• Exercise instructions
Summarize the article below on the U.S.-China Phase One trade deal in two sentences.

• Excerpted text
————————

U.S.-China Phase One Trade Deal Inked: Limited Impact on Energy Sector
In the agreement, China committed to boosting purchases of U.S. goods and services by $200 billion over the next two years, including $77.7 billion for manufactured goods, $37.9 billion for services, $52.4 billion for energy and $32 billion for agricultural products.
As for the energy sector, the trade deal aims to boost the U.S. energy export to the world top energy consumer, but as a matter of fact, based on the scale of energy trading between the two countries in 2017, it is extremely hard to fully achieve a $18.5 billion trade scale for the first years and of course even harder for the second year around $33.9 billion as planned.

————————

• Exercise data
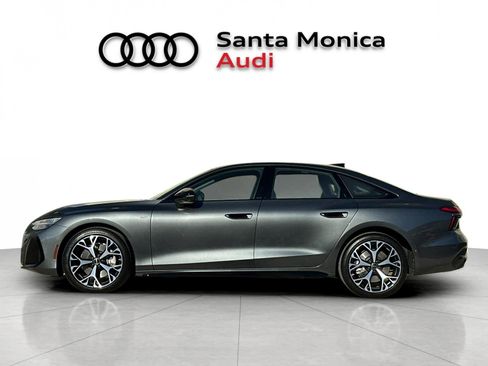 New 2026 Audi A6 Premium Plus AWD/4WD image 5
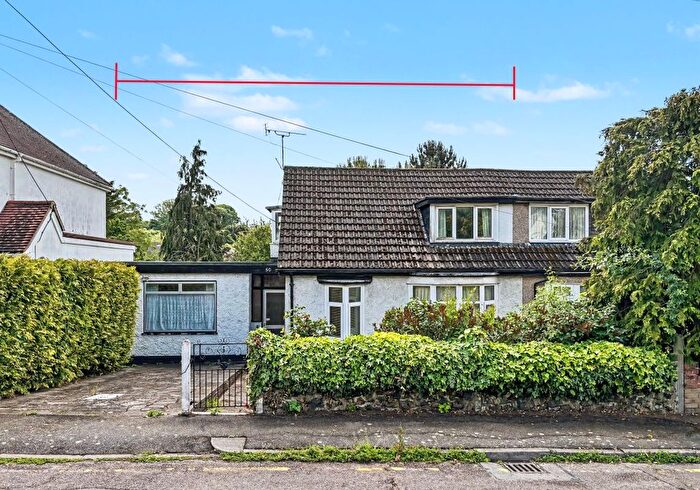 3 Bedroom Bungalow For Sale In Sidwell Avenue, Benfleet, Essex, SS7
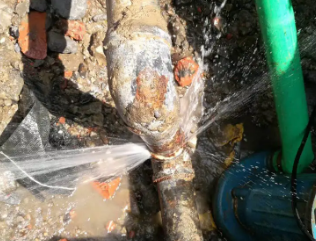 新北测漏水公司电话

————————

• Response to this exercise
Under the Phase One deal, China committed to raising its purchases of U.S. goods and services by $200 billion over two years, including $52.4 billion for energy, with the deal aiming to boost U.S. energy exports to the world's top energy consumer. Based on the scale of the two countries' energy trade in 2017, the planned $18.5 billion energy trade for the first year will be extremely hard to fully achieve, and the roughly $33.9 billion planned for the second year even harder.